What I want to do next is put them in some order of difficulty, with those involving only early correspondences first and unusual correspondences at the end, so as to present test sets of greater difficulty to more experienced readers.
I've been using Phonics International to teach my 7 yo to read for about six months now and we currently reviewing unit 6 and starting unit 7.

These are my observations regarding homophones:

They are easier if 1. the GPC is familiar 2. the word is part of the student's spoken vocabulary and 3. if the grapheme only represents one plausible phoneme.
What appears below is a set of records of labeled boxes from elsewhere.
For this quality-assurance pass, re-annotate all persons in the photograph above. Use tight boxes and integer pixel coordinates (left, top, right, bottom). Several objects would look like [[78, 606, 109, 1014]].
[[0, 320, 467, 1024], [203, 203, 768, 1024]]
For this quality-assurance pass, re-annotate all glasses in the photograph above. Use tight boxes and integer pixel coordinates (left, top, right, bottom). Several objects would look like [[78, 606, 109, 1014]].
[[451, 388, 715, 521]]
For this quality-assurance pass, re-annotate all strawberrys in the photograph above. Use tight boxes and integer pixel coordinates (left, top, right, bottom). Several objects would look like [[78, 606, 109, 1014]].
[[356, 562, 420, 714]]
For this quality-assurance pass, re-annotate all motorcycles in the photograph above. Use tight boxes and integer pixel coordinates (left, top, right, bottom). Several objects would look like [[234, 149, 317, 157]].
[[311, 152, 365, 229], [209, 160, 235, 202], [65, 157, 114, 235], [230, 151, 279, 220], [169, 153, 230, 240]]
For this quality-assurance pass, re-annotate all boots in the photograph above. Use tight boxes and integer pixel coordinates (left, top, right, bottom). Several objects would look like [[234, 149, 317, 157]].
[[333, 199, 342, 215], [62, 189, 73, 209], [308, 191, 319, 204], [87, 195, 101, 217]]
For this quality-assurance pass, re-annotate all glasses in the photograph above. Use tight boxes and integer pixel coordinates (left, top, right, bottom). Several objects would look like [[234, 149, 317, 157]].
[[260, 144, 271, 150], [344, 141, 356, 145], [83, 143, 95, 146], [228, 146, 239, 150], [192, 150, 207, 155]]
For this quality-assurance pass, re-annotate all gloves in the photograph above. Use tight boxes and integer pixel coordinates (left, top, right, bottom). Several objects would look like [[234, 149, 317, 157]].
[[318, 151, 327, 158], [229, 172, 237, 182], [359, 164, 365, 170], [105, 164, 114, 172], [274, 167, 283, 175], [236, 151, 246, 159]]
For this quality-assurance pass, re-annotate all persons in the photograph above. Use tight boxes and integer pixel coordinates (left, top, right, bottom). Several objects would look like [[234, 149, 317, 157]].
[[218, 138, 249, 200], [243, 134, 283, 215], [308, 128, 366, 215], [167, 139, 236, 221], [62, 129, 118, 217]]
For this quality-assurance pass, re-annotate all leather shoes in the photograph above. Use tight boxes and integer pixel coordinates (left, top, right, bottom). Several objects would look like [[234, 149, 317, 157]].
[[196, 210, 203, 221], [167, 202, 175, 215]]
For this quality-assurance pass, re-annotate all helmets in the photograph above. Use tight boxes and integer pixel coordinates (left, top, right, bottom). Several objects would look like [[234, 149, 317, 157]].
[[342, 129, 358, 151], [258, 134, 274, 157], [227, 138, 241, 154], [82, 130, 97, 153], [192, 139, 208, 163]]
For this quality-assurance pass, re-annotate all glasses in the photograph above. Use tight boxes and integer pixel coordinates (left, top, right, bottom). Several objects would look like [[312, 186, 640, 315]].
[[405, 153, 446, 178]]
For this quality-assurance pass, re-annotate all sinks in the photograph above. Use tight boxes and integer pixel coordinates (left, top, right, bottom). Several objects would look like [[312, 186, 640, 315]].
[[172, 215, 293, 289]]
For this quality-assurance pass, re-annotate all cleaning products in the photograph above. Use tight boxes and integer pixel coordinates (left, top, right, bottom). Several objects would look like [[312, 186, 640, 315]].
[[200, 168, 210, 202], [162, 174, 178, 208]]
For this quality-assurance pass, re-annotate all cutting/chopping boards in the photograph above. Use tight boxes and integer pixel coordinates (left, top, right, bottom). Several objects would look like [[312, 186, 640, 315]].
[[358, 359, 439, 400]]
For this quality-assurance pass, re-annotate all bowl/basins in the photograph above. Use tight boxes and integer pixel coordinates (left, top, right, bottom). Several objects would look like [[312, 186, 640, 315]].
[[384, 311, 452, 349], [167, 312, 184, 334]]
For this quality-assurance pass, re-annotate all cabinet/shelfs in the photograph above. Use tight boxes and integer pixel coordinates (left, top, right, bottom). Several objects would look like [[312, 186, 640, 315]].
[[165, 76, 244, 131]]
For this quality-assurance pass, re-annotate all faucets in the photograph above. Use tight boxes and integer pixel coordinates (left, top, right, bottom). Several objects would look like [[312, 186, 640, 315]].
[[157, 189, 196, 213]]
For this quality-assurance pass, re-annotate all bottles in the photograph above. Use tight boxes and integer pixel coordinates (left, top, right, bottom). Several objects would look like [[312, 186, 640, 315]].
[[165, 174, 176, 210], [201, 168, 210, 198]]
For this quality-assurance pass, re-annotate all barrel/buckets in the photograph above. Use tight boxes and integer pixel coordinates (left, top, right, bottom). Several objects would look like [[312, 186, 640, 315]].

eg. see and sea are relatively easy

When the grapheme represents a number of phonemes the words become more difficult to decode:

eg. bear could be pronounced as beer, stare could be pronounced as star (st + the word 'are'), ware as war (a sometime says 'oh' and re often says 'r', and war at the start of a word can be pronounced as 'wor')

So bear and bare, stairs and stares and wear and ware are more difficult.

If the word is beyond the child's spoken vocabulary it is effectively a nonsense word and the child has to make the decision to try other plausible phonemes until the word makes sense or accept that it could be a real word that they haven't heard before. Assume 'where' and 'wear' are familiar words but 'ware' isn't. You may be testing vocabulary just as much as decoding ability here and vocabulary like pronunciation, varies from region to region.

Not sure if that helps - I've found that homophones can become difficult very quickly. Even today when we were reviewing the /air/ sound using the Unit 6 Sounds Book activity sheet on homophones, I only taught the three easiest ones as homophones: bear and bare, pair and pear, and hair and hare. Reviewing GPCs, decoding new words, learning new vocabulary and learning about homophones all at once is a lot for my 'average' 7 yo to take in.

Your project sounds very interesting and I hope you are able to achieve your goal.